The second category, the designated public forum, “refers to government property which, although not a traditional public forum, has been ‘intentionally opened up for that purpose.’ ” AFDI, 880 F.Supp.2d at 469 (quoting Christian Legal Soc.’y v. Martinez, ––– U.S. ––––, –––– n. 11, 130 S.Ct. 2971, 2984 n. 11, 177 L.Ed.2d 838 (2010)); see also Cornelius, 473 U.S. at 802, 105 S.Ct. 3439; N.Y. Magazine, 136 F.3d at 128–29. “Because the government, as property owner, has opened up a designated public forum to the same breadth of expressive speech as found in traditional public forums, the same standards apply: Any content-based restrictions on speech must survive strict scrutiny, meaning they must be narrowly tailored to serve a compelling government interest, and content-neutral time, place, and manner restrictions are permissible only if they are narrowly tailored and leave open other avenues for expression.” AFDI, 880 F.Supp.2d at 469 (citing Pleasant Grove City, 555 U.S. at 469–70, 129 S.Ct. 1125); see also Int’l Action Ctr. v. City of N.Y., 587 F.3d 521, 526–27 (2d Cir.2009) (citing Ward v. Rock Against Racism, 491 U.S. 781, 791, 109 S.Ct. 2746, 105 L.Ed.2d 661, (1989)); Hotel Emps., 311 F.3d at 545.
The third category, the limited public forum, is often analyzed as a subset of the designated public forum and as a nonpublic forum opened up for specific purposes. See Byrne v. Rutledge, 623 F.3d 46, 55 n. 8 (2d Cir.2010) (“[T]he law of [the Second Circuit] describes a limited public forum as both a subset of the designated public forum and a nonpublic forum opened to certain kinds of speakers or to the discussion of certain subjects.” (internal quotation marks and citations omitted)). The government has opened up limited public fora for some speech, but these fora are “ ‘limited to use by certain groups or dedicated solely to the discussion of certain subjects.’ ” Christian Legal Soc’y, 130 S.Ct. at 2984 n. 11 (quoting Pleasant Grove City, 555 U.S. at 470, 129 S.Ct. 1125). Common examples of limited public fora include “state university meeting facilities opened for student groups, open school board meetings, city-leased theaters, and subway platforms opened to charitable solicitations.” AFDI, 880 F.Supp.2d at 470 n. 6 (quoting Hotel Emps., 311 F.3d at 545). “The government has more leeway to restrict speech in a limited public forum than in a traditional or designated public forum,” id.; however, speech restrictions in a limited public forum must be viewpoint-neutral and reasonable in light of the forum’s purpose. See Good News Club v. Milford Cent. Sch., 533 U.S. 98, 106–07, 121 S.Ct. 2093, 150 L.Ed.2d 151 (2001); Rosenberger v. Rector & Visitors of Univ. of Va., 515 U.S. 819, 829, 115 S.Ct. 2510, 132 L.Ed.2d 700 (1995); Cornelius, 473 U.S. at 806, 105 S.Ct. 3439.

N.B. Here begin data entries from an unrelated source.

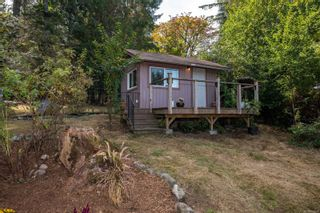 Photo 29: 206 Roland Rd in : GI Salt Spring House for sale (Gulf Islands)  : MLS®# 886218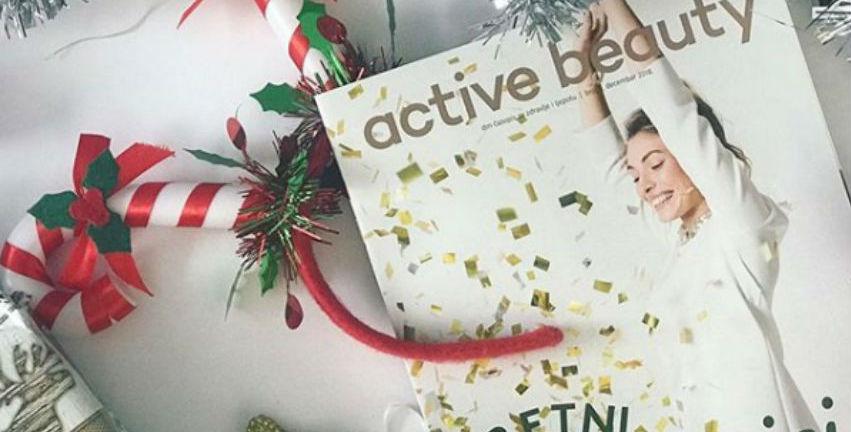 """Stigao je novi broj vašeg omiljenog """"active beauty"""" časopisa"""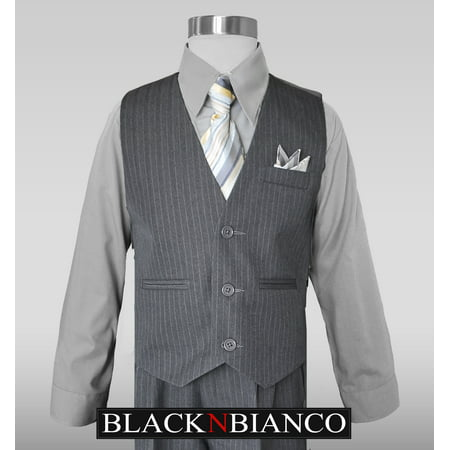Custom Fit Pinstripe Suit - Boys Grey Pinstripe Vest Suits with Matching Tie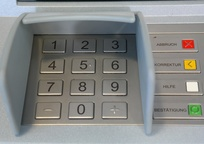 Category_keypad_232056_960_720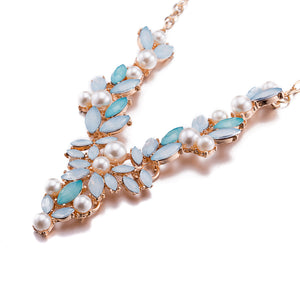 V-Neck Bohemian Necklace Crystal Pearl Accessories Summer Fashion Jewelry for Women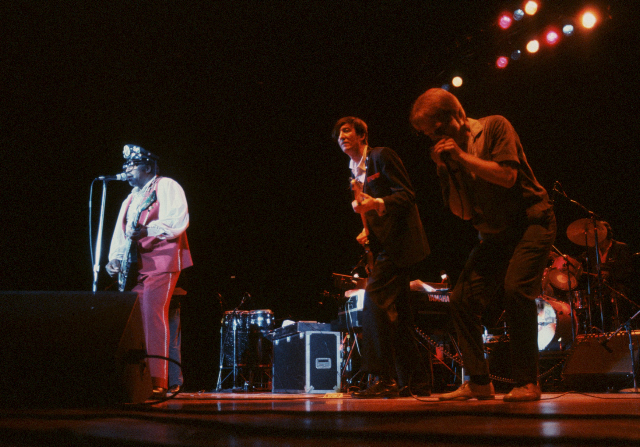 (l to r) Bo Diddley, DRB and Timmy Blue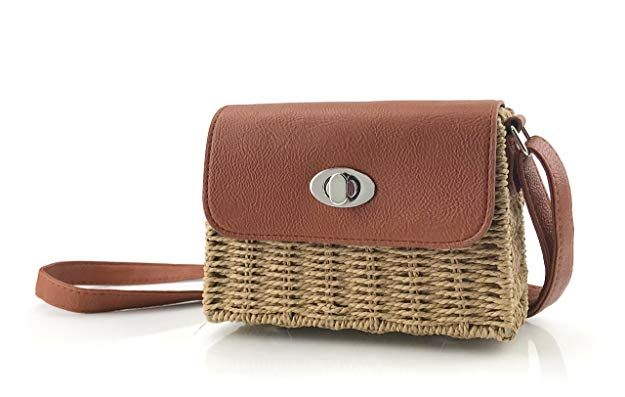 c7a4781821f2 Vintge Straw Basket Case Cross Body Bag Womens Small Vacation Purse (Brown)  Aesthetic Vintage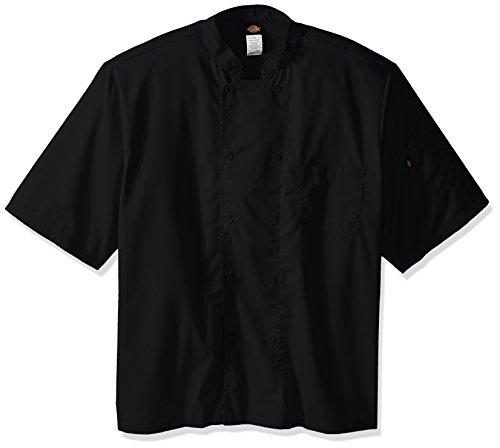 Dickies Chef Cool Breeze Short-Sleeve Coat, Black, XXX-Large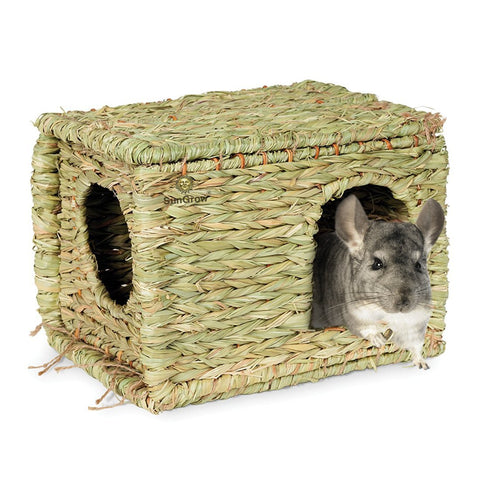 SunGrow Folding Woven Grass House for Rabbits, Guinea Pigs, Bunnies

The final category, the nonpublic forum, consists of property that “the government has not opened for expressive activity by members of the public.” Hotel Emps., 311 F.3d at 546; see also Perry Educ. Ass’n, 460 U.S. at 45–46, 103 S.Ct. 948. Examples of nonpublic fora include airport terminals, government-owned professional sports stadiums, military bases and restricted access military stores, and jailhouse grounds. Hotel Emps., 311 F.3d at 546 (collecting cases). Restrictions on speech in such fora must only be “reasonable and not an effort to suppress expression merely because public officials oppose the speaker’s view.” Perry Educ. Ass’n, 460 U.S. at 46, 103 S.Ct. 948; see also Cornelius, 473 U.S. at 800, 105 S.Ct. 3439; Hotel Emps., 311 F.3d at 546 (“The government *508 may restrict speech in non-public fora subject only to the requirements of reasonableness and viewpoint neutrality.”).
Quoted from Hershey v. Goldstein, 938 F. Supp. 2d 491, 506-08 (S.D.N.Y. 2013)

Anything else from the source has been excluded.